In Utah, hospitals pushed to the brink are preparing to ration care. 

Dr. Todd Vento, the top infectious disease doctor at Intermountain Healthcare in Salt Lake City, told CBS News, “I would say that if you don’t think that your daily actions affect others that you’ve never met, you’re wrong. Everything we do that circulates the virus eventually makes it so that it might get to someone who ends up in the hospital.”

Coronavirus patients flooding hospitals as infections spread in 43 states



In the Midwest, the surge has been especially hard. Wisconsin saw 5,262 new cases, according to state health officials, which is its highest daily uptick in cases since the pandemic began. Illinois saw 4,000 new cases, and daily deaths have risen 58.3%, the state Department of Public Health reported.

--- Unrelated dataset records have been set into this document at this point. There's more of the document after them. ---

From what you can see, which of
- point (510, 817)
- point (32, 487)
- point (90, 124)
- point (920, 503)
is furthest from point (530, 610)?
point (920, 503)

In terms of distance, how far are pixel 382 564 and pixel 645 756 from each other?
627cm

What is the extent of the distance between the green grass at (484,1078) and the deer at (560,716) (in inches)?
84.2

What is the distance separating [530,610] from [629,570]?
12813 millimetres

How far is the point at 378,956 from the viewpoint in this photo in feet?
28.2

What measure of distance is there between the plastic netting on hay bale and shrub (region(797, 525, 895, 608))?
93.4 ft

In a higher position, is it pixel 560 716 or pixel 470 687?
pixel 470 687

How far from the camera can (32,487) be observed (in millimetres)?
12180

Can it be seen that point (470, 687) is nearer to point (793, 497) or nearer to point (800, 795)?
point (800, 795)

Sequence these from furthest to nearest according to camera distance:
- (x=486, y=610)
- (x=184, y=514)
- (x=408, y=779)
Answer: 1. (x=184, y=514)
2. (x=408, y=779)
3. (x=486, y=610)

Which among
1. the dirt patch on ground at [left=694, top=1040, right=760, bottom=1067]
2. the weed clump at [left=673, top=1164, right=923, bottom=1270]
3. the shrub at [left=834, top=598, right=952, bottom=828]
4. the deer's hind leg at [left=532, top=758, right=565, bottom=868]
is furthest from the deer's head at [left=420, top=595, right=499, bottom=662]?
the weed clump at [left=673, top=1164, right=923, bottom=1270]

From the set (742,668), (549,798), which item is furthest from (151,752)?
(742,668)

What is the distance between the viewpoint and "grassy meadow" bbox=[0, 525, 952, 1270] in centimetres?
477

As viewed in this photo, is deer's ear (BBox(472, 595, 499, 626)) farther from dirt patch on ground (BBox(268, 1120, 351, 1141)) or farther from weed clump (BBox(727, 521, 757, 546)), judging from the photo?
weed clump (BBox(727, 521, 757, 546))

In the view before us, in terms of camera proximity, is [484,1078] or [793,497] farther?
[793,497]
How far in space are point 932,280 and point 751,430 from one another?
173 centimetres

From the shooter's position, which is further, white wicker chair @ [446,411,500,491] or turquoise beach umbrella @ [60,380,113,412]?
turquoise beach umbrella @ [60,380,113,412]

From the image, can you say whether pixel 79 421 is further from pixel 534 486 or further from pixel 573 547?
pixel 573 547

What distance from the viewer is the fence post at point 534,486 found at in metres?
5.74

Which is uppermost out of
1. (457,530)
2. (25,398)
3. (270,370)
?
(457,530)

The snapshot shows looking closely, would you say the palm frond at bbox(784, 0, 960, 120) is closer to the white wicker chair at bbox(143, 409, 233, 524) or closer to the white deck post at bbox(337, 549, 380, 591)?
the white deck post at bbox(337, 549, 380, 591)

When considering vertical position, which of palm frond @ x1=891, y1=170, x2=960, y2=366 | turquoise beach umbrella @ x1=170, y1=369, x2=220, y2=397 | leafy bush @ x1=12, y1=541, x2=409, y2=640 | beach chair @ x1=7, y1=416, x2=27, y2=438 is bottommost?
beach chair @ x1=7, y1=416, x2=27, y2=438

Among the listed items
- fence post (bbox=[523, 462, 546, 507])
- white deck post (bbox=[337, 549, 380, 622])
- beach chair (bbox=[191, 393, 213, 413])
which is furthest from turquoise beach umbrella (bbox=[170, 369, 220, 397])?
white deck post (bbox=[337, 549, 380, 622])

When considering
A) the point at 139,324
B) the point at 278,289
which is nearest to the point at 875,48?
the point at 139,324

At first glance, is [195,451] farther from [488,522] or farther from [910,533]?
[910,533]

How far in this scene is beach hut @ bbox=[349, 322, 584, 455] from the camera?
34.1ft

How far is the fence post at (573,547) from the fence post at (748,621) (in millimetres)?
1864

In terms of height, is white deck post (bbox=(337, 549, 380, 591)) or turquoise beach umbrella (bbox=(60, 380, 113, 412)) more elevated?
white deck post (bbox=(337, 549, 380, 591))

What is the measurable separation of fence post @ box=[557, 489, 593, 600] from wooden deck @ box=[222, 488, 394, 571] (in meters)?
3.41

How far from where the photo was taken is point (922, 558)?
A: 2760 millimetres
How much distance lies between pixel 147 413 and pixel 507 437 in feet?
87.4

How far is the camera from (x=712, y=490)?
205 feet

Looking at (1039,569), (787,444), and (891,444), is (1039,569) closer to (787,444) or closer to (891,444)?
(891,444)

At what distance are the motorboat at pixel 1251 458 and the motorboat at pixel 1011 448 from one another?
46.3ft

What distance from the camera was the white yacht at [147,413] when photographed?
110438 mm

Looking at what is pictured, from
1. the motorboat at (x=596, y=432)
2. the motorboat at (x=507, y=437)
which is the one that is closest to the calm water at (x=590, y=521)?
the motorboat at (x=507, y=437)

“We have got to reverse the trend and slow the spread of this virus,” said Illinois Governor J.B. Pritzker.

COVID-19 cases in kids are also rising — up more than 14% in two weeks, according to the American Academy of Pediatrics. And now, a British study suggests coronavirus antibodies might only last months — similar to those for the common cold.

The average number of new COVID-19 cases in New Jersey has jumped by more than 45% in the last two weeks. In the city of Newark, where the coronavirus positivity rate is topping more than 11%, new restrictions are in effect.

“It’s not panic. It’s calculated strategies to do what we know works here in Newark,” Dr. Mark Wade, director of the Newark Department of Health and Community Wellness, told CBS News.

Starting Tuesday night, all non-essential businesses and indoor dining in Newark will shut down at 8 p.m. until at least November 10.

Meanwhile, on the vaccine front, drugmaker Pfizer announced Tuesday that it plans to apply for emergency-use authorization from the Food and Drug Administration for its COVID-19 vaccine in November.